Ukraine-Forward’s charm offensive and Soviet throwback name aside, however, Shevchenko’s newfound political career is still part of a wider trend: celebrities playing an ever larger role in Ukrainian politics. 

Perhaps most notable is WBC heavyweight champion, Vitali Klitshko.

Klitschko has previously unsuccessfully run for mayor of Kyiv, and his party, UDAR, has competed in regional elections and will also be competing in the parliamentary contest (though apparently it won’t be coordinating its campaign with the main opposition party, Fatherland). 

Though less politically accomplished, even Andriy Danylko, better known as the sequined Eurovision star Verka Serduchka, once tried to register his own political bloc.  Originally called “Against Everyone,” after the popular ballot option that allowed voters to vote against all listed candidates, it was later renamed “For Our Own.” 

Though Danylko’s short-lived political career verged closer on farce than the more serious efforts by Klitschko and now Shevchenko, his parody struck close to the truth.  The name of his would-be block, “For Our Own,” has strong overtones of corruption, emphasizing how parties work to benefit themselves and their backers.  At the same time, this pervasive corruption is the same reason so many Ukrainian celebrities feel the need to take vows of political service. 
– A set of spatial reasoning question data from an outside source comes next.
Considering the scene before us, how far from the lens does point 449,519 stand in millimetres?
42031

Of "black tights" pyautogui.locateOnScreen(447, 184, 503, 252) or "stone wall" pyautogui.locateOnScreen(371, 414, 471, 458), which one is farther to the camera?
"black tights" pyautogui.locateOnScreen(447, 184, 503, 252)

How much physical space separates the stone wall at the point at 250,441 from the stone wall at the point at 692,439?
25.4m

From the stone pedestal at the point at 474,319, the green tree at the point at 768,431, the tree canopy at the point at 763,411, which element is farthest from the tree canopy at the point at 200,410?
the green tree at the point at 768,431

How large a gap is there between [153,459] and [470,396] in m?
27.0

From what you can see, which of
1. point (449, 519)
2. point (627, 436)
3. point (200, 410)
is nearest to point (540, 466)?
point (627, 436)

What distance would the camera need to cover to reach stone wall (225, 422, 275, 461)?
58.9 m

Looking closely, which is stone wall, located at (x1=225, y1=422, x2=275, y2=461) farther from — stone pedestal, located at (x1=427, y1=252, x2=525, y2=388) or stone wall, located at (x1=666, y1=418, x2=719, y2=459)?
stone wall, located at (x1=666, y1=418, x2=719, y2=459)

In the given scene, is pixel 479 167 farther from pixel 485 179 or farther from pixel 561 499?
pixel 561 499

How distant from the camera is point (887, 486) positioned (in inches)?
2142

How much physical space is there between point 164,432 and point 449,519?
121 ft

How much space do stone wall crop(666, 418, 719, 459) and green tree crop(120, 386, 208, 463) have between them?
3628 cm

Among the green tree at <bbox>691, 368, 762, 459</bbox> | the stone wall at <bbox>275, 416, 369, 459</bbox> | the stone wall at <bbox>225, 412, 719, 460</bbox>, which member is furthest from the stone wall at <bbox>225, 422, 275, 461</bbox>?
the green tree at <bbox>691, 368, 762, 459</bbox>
Celebrities’ campaigns, of course, are in and of themselves assertions that “professional” politicians are incapable of solving Ukraine’s problems (a claim many Ukrainians would agree with and not unrelated to corruption).  The appeal is that with career politicians unable or unwilling to do what needs to be done,new decisive and effective decision makers need to be pulled in from other arenas; essentially that Shevchenko could lead Ukraine to victory as easily as he did so many football teams, or that Klitshko could knock out Ukraine’s problems from corruption to the global financial crisis as easily as he does boxers.

Ukraine’s career politicians are no fools, however, and celebrities wishing to bring Ukraine salvation through their newfound political involvement are often unsurprisingly unsure exactly how to do that.  They need established politicians and parties, minor or major, to aid their transition.  For their part, the celebrities provide newfound window-dressing and sex appeal to stale parties unable or uninterested in distinguishing themselves from other parties, as Shevchenko is now doing for Ukraine-Forward.

This certainly is the case in Ukraine’s large neighbor to the north, where an impressive array of actors, singers, and models are used to spruce up the otherwise monotonous dominance of Putin’s United Russia. 

But there is more to it than that.  Parties across the world run on politicians’ appeal and personal charisma, but in Ukraine personalities and parties are linked in a way they are in few other countries.  Parties coalesce around personalities they then live and die with. Viktor Yushchenko’s Our Ukraine died with his own political career, and President Viktor Yanukovych seems to believe Fatherland will waste away without Tymoshenko and Lutsenko.  He may well be right.

The issue is that in Ukraine people trust individuals and not parties.  It is hard to say why.  Perhaps it is the result of so long being part of a state with only one party in no particular hurry to help anyone and individual contacts were the only way to get anything done, perhaps it is part of a longer tradition of electing and following charismatic leaders that goes back to the Zaporizhian Sich and beyond. 

No matter what the reason, the strength of a party is dependent on the strength of its defining personality, or occasionally personalities. Ukrainian celebrities are able to make such easy transitions into politics because they are able to transfer the trust and respect they earned in another field into political capital.  The fact that they don’t come from within the broken political establishment only works to their advantage.